If you really want to increase temperature stability during shots, you can try blipping the steam switch. That is the standard recommendation on places like home-barista and GUG.


----------



## jjstorgaard (Jan 19, 2019)

Hi, yes I have read it and just reread it. I'm in the process of installing a Rex C100 myself (still waiting on a PT100 sensor to arrive) so have no personal experience with it as of yet. I look forward to installing and experimenting it hopefully next week and will definitely be using your thread as a reference.

JJ


----------



## phario (May 7, 2017)

jjstorgaard said:


> Hi, yes I have read it and just reread it. I'm in the process of installing a Rex C100 myself (still waiting on a PT100 sensor to arrive) so have no personal experience with it as of yet. I look forward to installing and experimenting it hopefully next week and will definitely be using your thread as a reference.
> 
> JJ


 I love the idea to optimising and keeping the temps steady but it's important to remember that the main role of the PID is for consistency, meaning that you can be sure your shots always start at the same value.

If they're consistency decreasing by 5C then that's fine.

Hell the recommended espresso temperatures are in a band of 10+C anyways (see the Scott Rao quote in the other thread).


----------



## jjstorgaard (Jan 19, 2019)

To be honest, I wonder sometimes if reducing the temperature drop throughout the shot might not be more important than to have the same start temperature within 1 degree every time. As far as I understand, that's how E61 machines work; the starting temperature isn't ridiculously accurate, but it's not gonna change during the shot. I often see people online saying that they have to change the temperature in their more temperature stable machines my several degrees before being and to detect a difference in the taste.

Your posts about how to aim for a consistent average temperature and emphasise reproducibility are very informative, however, and good for reducing anxieties about not reaching some full potential. I'll let you know how I get in with my own PID.

JJ


----------



## Blue_Cafe (Jun 22, 2020)

Does the V2 with its much larger boiler and straight discharge path suffer from this level of temp drop?


----------



## phario (May 7, 2017)

jjstorgaard said:


> To be honest, I wonder sometimes if reducing the temperature drop throughout the shot might not be more important than to have the same start temperature within 1 degree every time.


 I am not an espresso connaisseur. However, I think you we should separate the "what is more important" question. I think that everybody agrees that knowing what temperature you're starting at allows you to be much more consistent in your ability to pull a shot. Asking "what's more important" is a trickier line, and it probably doesn't matter.

So essentially your question is: what is the impact on the taste of a drop of 5C versus say, a drop of 1C? You can get even more granular. What is the impact of a drop of 5C where the average of 2.5C is maintained consistently, versus one where it might drop rapidly -5C, hang around there for a while, before going up to -1C.

> GOAL 1
In the espresso forum thread, which sensor is jjstorgaard still waiting to receive?
> GOAL 2
Could you carry the espresso forum thread on from its last sentence?
The material after this point is separate from the espresso forum thread.

> GIVEN INFORMATION
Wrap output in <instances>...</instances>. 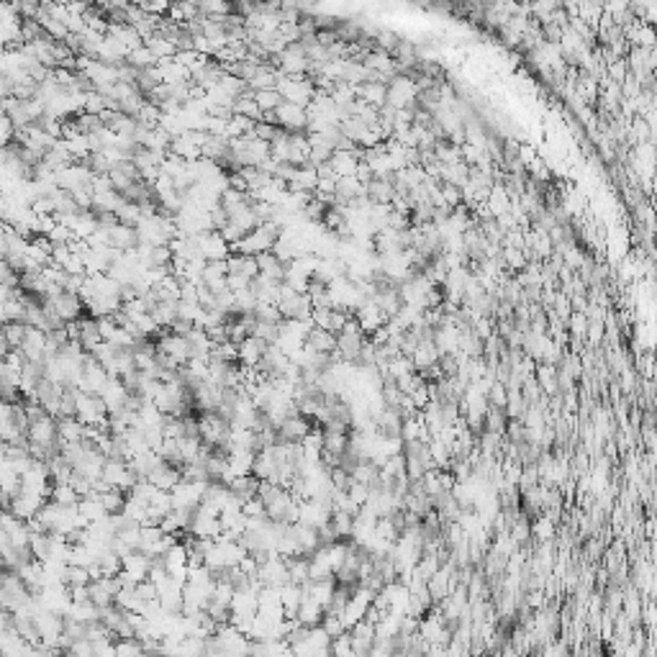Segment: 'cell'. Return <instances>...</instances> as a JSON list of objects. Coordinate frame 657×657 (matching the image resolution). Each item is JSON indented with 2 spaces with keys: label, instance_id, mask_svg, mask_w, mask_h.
<instances>
[{
  "label": "cell",
  "instance_id": "6da1fadb",
  "mask_svg": "<svg viewBox=\"0 0 657 657\" xmlns=\"http://www.w3.org/2000/svg\"><path fill=\"white\" fill-rule=\"evenodd\" d=\"M275 67L290 77H306L308 72H311V57L306 54L303 44L295 41V44H287L285 51H280V54L275 57Z\"/></svg>",
  "mask_w": 657,
  "mask_h": 657
},
{
  "label": "cell",
  "instance_id": "7a4b0ae2",
  "mask_svg": "<svg viewBox=\"0 0 657 657\" xmlns=\"http://www.w3.org/2000/svg\"><path fill=\"white\" fill-rule=\"evenodd\" d=\"M275 116H277V126H282L285 131H308V111L306 106H298V103H280L275 108Z\"/></svg>",
  "mask_w": 657,
  "mask_h": 657
},
{
  "label": "cell",
  "instance_id": "3957f363",
  "mask_svg": "<svg viewBox=\"0 0 657 657\" xmlns=\"http://www.w3.org/2000/svg\"><path fill=\"white\" fill-rule=\"evenodd\" d=\"M44 303L54 306V311H57L64 321H77V319H83L85 313H88V308H85V300L80 298L77 293H70V290H64V293L57 295V298L44 300Z\"/></svg>",
  "mask_w": 657,
  "mask_h": 657
},
{
  "label": "cell",
  "instance_id": "277c9868",
  "mask_svg": "<svg viewBox=\"0 0 657 657\" xmlns=\"http://www.w3.org/2000/svg\"><path fill=\"white\" fill-rule=\"evenodd\" d=\"M311 429H313V419H308V416H303V414H295V416H287L277 432H280V442H303V437H306Z\"/></svg>",
  "mask_w": 657,
  "mask_h": 657
},
{
  "label": "cell",
  "instance_id": "5b68a950",
  "mask_svg": "<svg viewBox=\"0 0 657 657\" xmlns=\"http://www.w3.org/2000/svg\"><path fill=\"white\" fill-rule=\"evenodd\" d=\"M257 265H260L262 275H268V277H273V280L282 282L285 280V273H287V265H290V262H282L280 257L275 255L273 249H268V252H260V255H257Z\"/></svg>",
  "mask_w": 657,
  "mask_h": 657
},
{
  "label": "cell",
  "instance_id": "8992f818",
  "mask_svg": "<svg viewBox=\"0 0 657 657\" xmlns=\"http://www.w3.org/2000/svg\"><path fill=\"white\" fill-rule=\"evenodd\" d=\"M157 345H160V350L167 352L170 357L178 360L180 365H188V362H190L193 355H190V345H188V339H185V337H180V334L173 332V334H167L165 339H160Z\"/></svg>",
  "mask_w": 657,
  "mask_h": 657
},
{
  "label": "cell",
  "instance_id": "52a82bcc",
  "mask_svg": "<svg viewBox=\"0 0 657 657\" xmlns=\"http://www.w3.org/2000/svg\"><path fill=\"white\" fill-rule=\"evenodd\" d=\"M268 342L260 337H247L239 345V362L242 365H249V367H255L257 362H260L262 357H265V352H268Z\"/></svg>",
  "mask_w": 657,
  "mask_h": 657
},
{
  "label": "cell",
  "instance_id": "ba28073f",
  "mask_svg": "<svg viewBox=\"0 0 657 657\" xmlns=\"http://www.w3.org/2000/svg\"><path fill=\"white\" fill-rule=\"evenodd\" d=\"M149 480H152L157 488H162V491H173L175 485L183 480V467H175V465H170V462H162L160 467H154V472L149 475Z\"/></svg>",
  "mask_w": 657,
  "mask_h": 657
},
{
  "label": "cell",
  "instance_id": "9c48e42d",
  "mask_svg": "<svg viewBox=\"0 0 657 657\" xmlns=\"http://www.w3.org/2000/svg\"><path fill=\"white\" fill-rule=\"evenodd\" d=\"M319 188V170L308 162V165L295 167V175L290 180L287 190H316Z\"/></svg>",
  "mask_w": 657,
  "mask_h": 657
},
{
  "label": "cell",
  "instance_id": "30bf717a",
  "mask_svg": "<svg viewBox=\"0 0 657 657\" xmlns=\"http://www.w3.org/2000/svg\"><path fill=\"white\" fill-rule=\"evenodd\" d=\"M306 345L316 352L332 355V352H337V334L329 332V329H321V326H313L306 337Z\"/></svg>",
  "mask_w": 657,
  "mask_h": 657
},
{
  "label": "cell",
  "instance_id": "8fae6325",
  "mask_svg": "<svg viewBox=\"0 0 657 657\" xmlns=\"http://www.w3.org/2000/svg\"><path fill=\"white\" fill-rule=\"evenodd\" d=\"M260 483H262V480L257 478L255 472H247V475H236V478L229 483V488H231V493H234L236 498L249 501V498H255L257 493H260Z\"/></svg>",
  "mask_w": 657,
  "mask_h": 657
},
{
  "label": "cell",
  "instance_id": "7c38bea8",
  "mask_svg": "<svg viewBox=\"0 0 657 657\" xmlns=\"http://www.w3.org/2000/svg\"><path fill=\"white\" fill-rule=\"evenodd\" d=\"M29 332V324L26 321H6L3 324V355L13 350V347H21Z\"/></svg>",
  "mask_w": 657,
  "mask_h": 657
},
{
  "label": "cell",
  "instance_id": "4fadbf2b",
  "mask_svg": "<svg viewBox=\"0 0 657 657\" xmlns=\"http://www.w3.org/2000/svg\"><path fill=\"white\" fill-rule=\"evenodd\" d=\"M144 44H147L149 49H152L160 59H170V57H175V54H178V44H175V41H170V39H167L165 34H160V31L152 34L149 39H144Z\"/></svg>",
  "mask_w": 657,
  "mask_h": 657
},
{
  "label": "cell",
  "instance_id": "5bb4252c",
  "mask_svg": "<svg viewBox=\"0 0 657 657\" xmlns=\"http://www.w3.org/2000/svg\"><path fill=\"white\" fill-rule=\"evenodd\" d=\"M234 113L247 116V118H255V121H262V116H265V111H262V108H260V103L255 101V93L249 90V93H244V96L236 98V103H234Z\"/></svg>",
  "mask_w": 657,
  "mask_h": 657
},
{
  "label": "cell",
  "instance_id": "9a60e30c",
  "mask_svg": "<svg viewBox=\"0 0 657 657\" xmlns=\"http://www.w3.org/2000/svg\"><path fill=\"white\" fill-rule=\"evenodd\" d=\"M357 98H362V101H367V103H372V106H383L385 103V98H388V88H385L383 83H362V85H357Z\"/></svg>",
  "mask_w": 657,
  "mask_h": 657
},
{
  "label": "cell",
  "instance_id": "2e32d148",
  "mask_svg": "<svg viewBox=\"0 0 657 657\" xmlns=\"http://www.w3.org/2000/svg\"><path fill=\"white\" fill-rule=\"evenodd\" d=\"M62 583L64 586H90L93 583V575H90L88 568H83V565H67L62 573Z\"/></svg>",
  "mask_w": 657,
  "mask_h": 657
},
{
  "label": "cell",
  "instance_id": "e0dca14e",
  "mask_svg": "<svg viewBox=\"0 0 657 657\" xmlns=\"http://www.w3.org/2000/svg\"><path fill=\"white\" fill-rule=\"evenodd\" d=\"M126 498H128V493L121 491V488H111V491L101 493V501L108 514H121V511L126 509Z\"/></svg>",
  "mask_w": 657,
  "mask_h": 657
},
{
  "label": "cell",
  "instance_id": "ac0fdd59",
  "mask_svg": "<svg viewBox=\"0 0 657 657\" xmlns=\"http://www.w3.org/2000/svg\"><path fill=\"white\" fill-rule=\"evenodd\" d=\"M51 501H57V504H62V506H77L80 504V493H77L70 483H54V488H51Z\"/></svg>",
  "mask_w": 657,
  "mask_h": 657
},
{
  "label": "cell",
  "instance_id": "d6986e66",
  "mask_svg": "<svg viewBox=\"0 0 657 657\" xmlns=\"http://www.w3.org/2000/svg\"><path fill=\"white\" fill-rule=\"evenodd\" d=\"M198 8L203 16H229L236 11L234 0H198Z\"/></svg>",
  "mask_w": 657,
  "mask_h": 657
},
{
  "label": "cell",
  "instance_id": "ffe728a7",
  "mask_svg": "<svg viewBox=\"0 0 657 657\" xmlns=\"http://www.w3.org/2000/svg\"><path fill=\"white\" fill-rule=\"evenodd\" d=\"M255 316H257V321H268V324H282V321H285L280 306H277V303H268V300H260V303H257Z\"/></svg>",
  "mask_w": 657,
  "mask_h": 657
},
{
  "label": "cell",
  "instance_id": "44dd1931",
  "mask_svg": "<svg viewBox=\"0 0 657 657\" xmlns=\"http://www.w3.org/2000/svg\"><path fill=\"white\" fill-rule=\"evenodd\" d=\"M126 62H131L134 67H139V70H147V67H154V64H160V57H157V54H154V51L149 49L147 44H144V46H139V49L131 51Z\"/></svg>",
  "mask_w": 657,
  "mask_h": 657
},
{
  "label": "cell",
  "instance_id": "7402d4cb",
  "mask_svg": "<svg viewBox=\"0 0 657 657\" xmlns=\"http://www.w3.org/2000/svg\"><path fill=\"white\" fill-rule=\"evenodd\" d=\"M367 198H370V203H388L393 198V185L385 180H372L367 185Z\"/></svg>",
  "mask_w": 657,
  "mask_h": 657
},
{
  "label": "cell",
  "instance_id": "603a6c76",
  "mask_svg": "<svg viewBox=\"0 0 657 657\" xmlns=\"http://www.w3.org/2000/svg\"><path fill=\"white\" fill-rule=\"evenodd\" d=\"M255 101L260 103L262 111H275L280 103H285V98H282V93L277 88H270V90H257Z\"/></svg>",
  "mask_w": 657,
  "mask_h": 657
},
{
  "label": "cell",
  "instance_id": "cb8c5ba5",
  "mask_svg": "<svg viewBox=\"0 0 657 657\" xmlns=\"http://www.w3.org/2000/svg\"><path fill=\"white\" fill-rule=\"evenodd\" d=\"M3 321H26V300L24 298L3 300Z\"/></svg>",
  "mask_w": 657,
  "mask_h": 657
},
{
  "label": "cell",
  "instance_id": "d4e9b609",
  "mask_svg": "<svg viewBox=\"0 0 657 657\" xmlns=\"http://www.w3.org/2000/svg\"><path fill=\"white\" fill-rule=\"evenodd\" d=\"M211 360H221V362H239V345H234V342L213 345Z\"/></svg>",
  "mask_w": 657,
  "mask_h": 657
},
{
  "label": "cell",
  "instance_id": "484cf974",
  "mask_svg": "<svg viewBox=\"0 0 657 657\" xmlns=\"http://www.w3.org/2000/svg\"><path fill=\"white\" fill-rule=\"evenodd\" d=\"M252 337L265 339L268 345H277L280 342V324H268V321H257L255 324V334Z\"/></svg>",
  "mask_w": 657,
  "mask_h": 657
},
{
  "label": "cell",
  "instance_id": "4316f807",
  "mask_svg": "<svg viewBox=\"0 0 657 657\" xmlns=\"http://www.w3.org/2000/svg\"><path fill=\"white\" fill-rule=\"evenodd\" d=\"M162 429H165L167 439H180V437H185V416H165Z\"/></svg>",
  "mask_w": 657,
  "mask_h": 657
},
{
  "label": "cell",
  "instance_id": "83f0119b",
  "mask_svg": "<svg viewBox=\"0 0 657 657\" xmlns=\"http://www.w3.org/2000/svg\"><path fill=\"white\" fill-rule=\"evenodd\" d=\"M46 236H49V239H51L54 244H70L72 239H75V231H72L70 226H67V223L57 221V226H54V229H51Z\"/></svg>",
  "mask_w": 657,
  "mask_h": 657
},
{
  "label": "cell",
  "instance_id": "f1b7e54d",
  "mask_svg": "<svg viewBox=\"0 0 657 657\" xmlns=\"http://www.w3.org/2000/svg\"><path fill=\"white\" fill-rule=\"evenodd\" d=\"M70 596L72 603H85V601H90V586H72Z\"/></svg>",
  "mask_w": 657,
  "mask_h": 657
}]
</instances>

> EXERCISE OUTPUT 1
A PT100 sensor.

> EXERCISE OUTPUT 2
I don't know the answer to that, and I wonder how many people here are capable of answering that question. And how many people who claim they are can recognise the difference in a double blind test.


----------



## Zeak (Jun 12, 2017)

jjstorgaard said:


> Some people claim that aggressive PID parameters can reduce the temperature drop during the shot, see this post on Reddit. This guide to installing a Rex C100 in the Classic also lists some parameters. From what I've understood, the aggressive parameters have the effect that it will take it longer to stabilise at the set temperature, which increases recovery time between shots.
> 
> JJ


I'm using the second preset from MrShade's list and during the shot I only lose 3C (goes from 95 to 92). After the shot is finished it dips to upper 80s.


----------



## jjstorgaard (Jan 19, 2019)

phario said:


> I am not an espresso connaisseur. However, I think you we should separate the "what is more important" question. I think that everybody agrees that knowing what temperature you're starting at allows you to be much more consistent in your ability to pull a shot. Asking "what's more important" is a trickier line, and it probably doesn't matter.
> 
> So essentially your question is: what is the impact on the taste of a drop of 5C versus say, a drop of 1C? You can get even more granular. What is the impact of a drop of 5C where the average of 2.5C is maintained consistently, versus one where it might drop rapidly -5C, hang around there for a while, before going up to -1C.
> 
> I don't know the answer to that, and I wonder how many people here are capable of answering that question. And how many people who claim they are can recognise the difference in a double blind test.


 So what you're saying is that having a relatively high level of precision with starting temperature is the most important, as I read it.

Your point about the temperature possibly dropping and then recovering is good, I hadn't thought about that.

I've finally taken delivery of a PT100 sensor, done the wiring and found out that my cheap eBay PID doesn't work with the sensor. A new PID should arrive tomorrow, I'll let you know how I get on, even though I don't see myself doing any blind tests...

JJ


----------



## jjstorgaard (Jan 19, 2019)

Zeak said:


> jjstorgaard said:
> 
> 
> > Some people claim that aggressive PID parameters can reduce the temperature drop during the shot, see this post on Reddit. This guide to installing a Rex C100 in the Classic also lists some parameters. From what I've understood, the aggressive parameters have the effect that it will take it longer to stabilise at the set temperature, which increases recovery time between shots.
> ...


 I don't have the MrShade kit so am afraid I'm not aware of the presets. I don't know if the drop in brewing temperature is likely to be higher or lower than that seen by the PID.

JJ


----------



## Zeak (Jun 12, 2017)

jjstorgaard said:


> I don't have the MrShade kit so am afraid I'm not aware of the presets. I don't know if the drop in brewing temperature is likely to be higher or lower than that seen by the PID.
> 
> JJ


Gotcha. Well, guessing it should be (somewhat) similar in terms of settings. If so, my P, I and D values are these atm:

Set 2: P=4.5, I=64, D=16


----------



## phario (May 7, 2017)

jjstorgaard said:


> So what you're saying is that having a relatively high level of precision with starting temperature is the most important, as I read it.


 I found that after I started using the PID, I became very uncomfortable not using one just because you're a lot less certain where the starting temperature is---this is particularly important on the Gaggia and similar machines that have such a long warmup. It allows you to remove one more uncertain element from the equation. You don't have to stress out about how long to wait until warmup is achieved, or how long you need to wait after the first shot to get the second.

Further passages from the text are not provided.